By Wen Ting, Wu Ming, Mo Ling, Zhi Liu

Foreword

As the wave of Artificial Intelligence Generated Content (AIGC) sweeps across the globe, Large Language Models (LLMs) are profoundly reshaping industries and reconstructing application development paradigms. This technology revolution, driven by models and algorithms, brings unprecedented opportunities but also introduces new, rigorous engineering challenges for developers building AI applications: How do we ensure continuity in long-running conversations? How do we schedule limited compute resources fairly and efficiently?

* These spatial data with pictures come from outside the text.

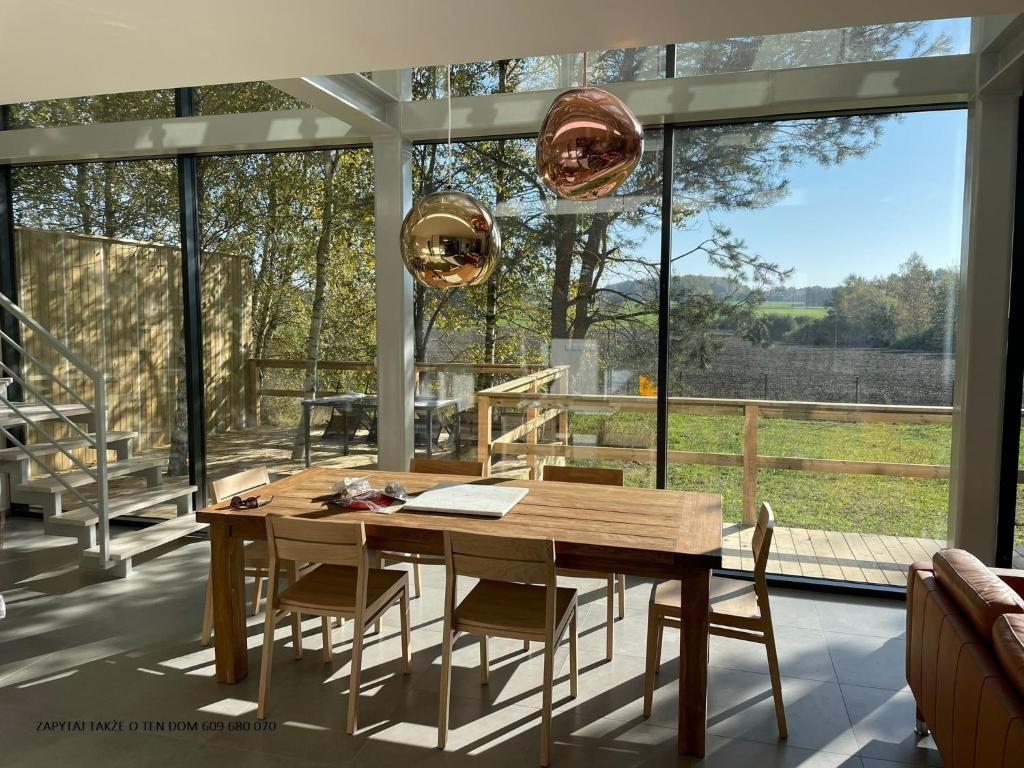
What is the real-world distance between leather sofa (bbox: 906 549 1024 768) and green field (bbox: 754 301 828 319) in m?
1.86

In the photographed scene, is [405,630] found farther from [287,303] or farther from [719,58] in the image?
[719,58]

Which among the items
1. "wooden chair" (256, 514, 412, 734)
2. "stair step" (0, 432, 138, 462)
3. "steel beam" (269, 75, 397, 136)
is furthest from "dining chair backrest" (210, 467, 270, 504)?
"steel beam" (269, 75, 397, 136)

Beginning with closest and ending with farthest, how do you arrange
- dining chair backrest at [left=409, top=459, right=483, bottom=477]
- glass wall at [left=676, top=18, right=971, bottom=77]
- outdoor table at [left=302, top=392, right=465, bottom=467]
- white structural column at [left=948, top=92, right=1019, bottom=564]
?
white structural column at [left=948, top=92, right=1019, bottom=564] → glass wall at [left=676, top=18, right=971, bottom=77] → dining chair backrest at [left=409, top=459, right=483, bottom=477] → outdoor table at [left=302, top=392, right=465, bottom=467]

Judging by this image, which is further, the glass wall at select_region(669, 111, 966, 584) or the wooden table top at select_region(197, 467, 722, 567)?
the glass wall at select_region(669, 111, 966, 584)

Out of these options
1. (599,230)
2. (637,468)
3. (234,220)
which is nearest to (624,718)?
(637,468)

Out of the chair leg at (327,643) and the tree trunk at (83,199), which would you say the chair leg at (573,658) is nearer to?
the chair leg at (327,643)

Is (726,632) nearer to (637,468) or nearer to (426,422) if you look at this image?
(637,468)

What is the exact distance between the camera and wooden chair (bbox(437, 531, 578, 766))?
2561 millimetres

How do we prevent cascading blockages in multi-Agent systems or complex workflows?

The core requirement underlying these challenges is the need for a reliable and efficient asynchronous communication mechanism to support the collaborative interaction between applications, data, and models. As an indispensable foundational component of distributed systems, Apache RocketMQ excels in microservices decoupling and data stream processing. In the AI era, adapting to complex, variable business scenarios while meeting higher standards for performance and user experience has become a critical theme in Apache RocketMQ's evolution.

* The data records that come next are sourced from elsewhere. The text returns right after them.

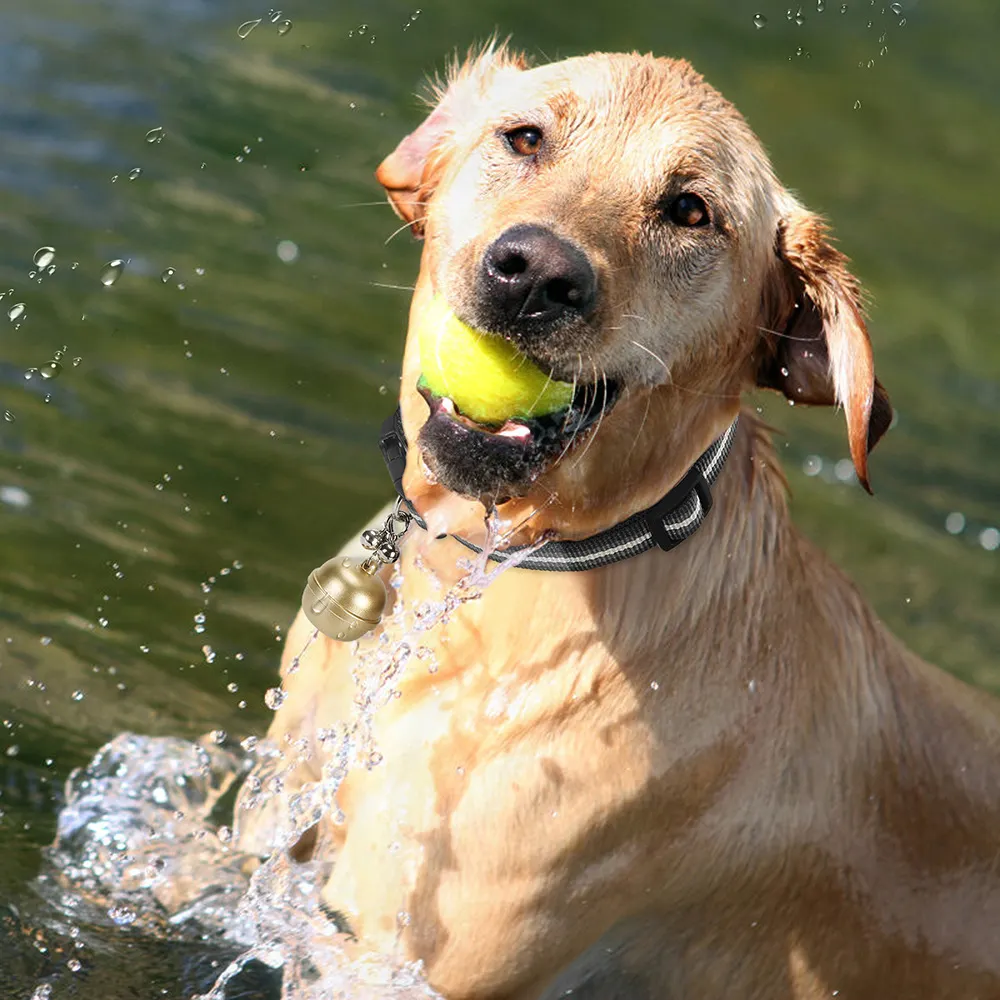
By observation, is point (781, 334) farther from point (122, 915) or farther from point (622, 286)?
point (122, 915)

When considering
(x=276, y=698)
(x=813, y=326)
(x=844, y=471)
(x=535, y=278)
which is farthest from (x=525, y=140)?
(x=844, y=471)

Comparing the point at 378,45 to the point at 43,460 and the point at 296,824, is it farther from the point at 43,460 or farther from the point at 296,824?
the point at 296,824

1. Emerging Challenges: The Limitations of Traditional Message Queues in AI Scenarios

In traditional distributed architectures, message queues are a proven solution for asynchronous decoupling, traffic shaping, and data stream processing. However, the fundamental shifts in interaction modes, resource forms, and application architectures brought by AI applications present significant new challenges for clients using synchronous blocking architectures or asynchronous architectures based on traditional message queues.

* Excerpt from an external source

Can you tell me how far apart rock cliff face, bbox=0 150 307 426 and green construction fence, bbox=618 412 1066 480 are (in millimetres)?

• Interaction Mode: From "Request-Response" to "Long-lived Sessions"

Traditional applications typically employ a stateless, rapid "request-response" mode, where a user request (like bookmarking an item, adding to a cart, or placing an order) returns results in milliseconds. In contrast, AI application interactions (such as multi-turn dialogues or multi-modal tasks) are characterized by long durations (single inference taking seconds to minutes), deep dependency on multi-turn context (dozens of history rounds), and high compute consumption. If existing AI applications rely on protocols like HTTP long-lived connections or WebSocket combined with a backend synchronous blocking architecture, accidental issues like network jitter, gateway restarts, or connection timeouts can easily lead to context loss and interrupted inference tasks. This results in irreversible waste of compute power and damage to the user experience.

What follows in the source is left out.